Excessive high server load during backup, server unresponsive

George Michalopoulos

Active Member
Mar 19, 2018
27
9
43
62
hello all,

the title says them all.
during backup, i have excessive high server load which makes the server unresponsive.
server is new in Hetzner, backup goes to a storage box.
tried ztsd, lzo, even none, the same..

these are two screenshots from Zabbix, which i use to monitor the server.
 

Attachments

  • Screenshot 2024-05-14 at 5.14.49 PM.png
    Screenshot 2024-05-14 at 5.14.49 PM.png
    44.2 KB · Views: 16
  • Screenshot 2024-05-14 at 5.14.59 PM.png
    Screenshot 2024-05-14 at 5.14.59 PM.png
    60.7 KB · Views: 16
i installed the server yesterday, it's decent, but i cannot take backups..
it has 2 NVME 1tb in mirror and a 6Tb hard disk..
storage box is attached via cifs
 

Attachments

  • Screenshot 2024-05-14 at 5.24.07 PM.png
    Screenshot 2024-05-14 at 5.24.07 PM.png
    55.1 KB · Views: 10
Your graph indicates high IO wait time:

I/O wait time is a metric used to measure the amount of time the CPU waits for disk I/O operations to complete. A high I/O wait time indicates an idle CPU and outstanding I/O requests—while it might not make a system unhealthy, it will limit the performance of the CPU.

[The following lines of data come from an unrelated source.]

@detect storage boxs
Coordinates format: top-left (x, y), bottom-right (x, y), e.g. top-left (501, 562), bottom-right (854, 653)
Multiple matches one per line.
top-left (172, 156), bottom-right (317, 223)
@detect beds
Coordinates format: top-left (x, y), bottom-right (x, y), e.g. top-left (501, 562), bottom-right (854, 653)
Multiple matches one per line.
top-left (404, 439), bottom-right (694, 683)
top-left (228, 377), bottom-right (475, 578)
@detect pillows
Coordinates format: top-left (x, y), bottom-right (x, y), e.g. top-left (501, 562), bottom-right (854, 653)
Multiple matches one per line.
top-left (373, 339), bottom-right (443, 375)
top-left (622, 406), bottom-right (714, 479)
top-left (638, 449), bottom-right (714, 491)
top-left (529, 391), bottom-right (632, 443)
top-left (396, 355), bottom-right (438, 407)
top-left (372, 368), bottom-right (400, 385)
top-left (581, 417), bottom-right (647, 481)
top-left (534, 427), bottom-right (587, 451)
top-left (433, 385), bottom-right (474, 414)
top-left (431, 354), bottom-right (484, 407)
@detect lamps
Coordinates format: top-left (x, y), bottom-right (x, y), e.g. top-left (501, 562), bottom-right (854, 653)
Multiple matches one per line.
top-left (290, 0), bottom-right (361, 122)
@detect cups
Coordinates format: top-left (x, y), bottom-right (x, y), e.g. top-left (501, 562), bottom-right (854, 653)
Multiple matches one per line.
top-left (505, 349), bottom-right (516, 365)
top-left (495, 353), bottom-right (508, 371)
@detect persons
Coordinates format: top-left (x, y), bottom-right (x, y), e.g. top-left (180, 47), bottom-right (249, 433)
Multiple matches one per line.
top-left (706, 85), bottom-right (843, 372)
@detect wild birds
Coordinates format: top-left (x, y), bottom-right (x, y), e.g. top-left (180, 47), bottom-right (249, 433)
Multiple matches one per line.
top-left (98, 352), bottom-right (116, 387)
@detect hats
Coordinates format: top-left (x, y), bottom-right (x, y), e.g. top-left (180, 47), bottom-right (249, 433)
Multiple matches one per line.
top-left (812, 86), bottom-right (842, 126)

The CPU’s I/O wait signifies that while no processes were in a runnable state, at least one I/O operation was in progress. In simple terms, I/O wait is the time spent by the CPU waiting for I/O completion.

I/O wait simply indicates the state of the CPU or CPU cores. High I/O wait means the CPU is outstanding on requests, but a further investigation is needed to confirm the source and effect.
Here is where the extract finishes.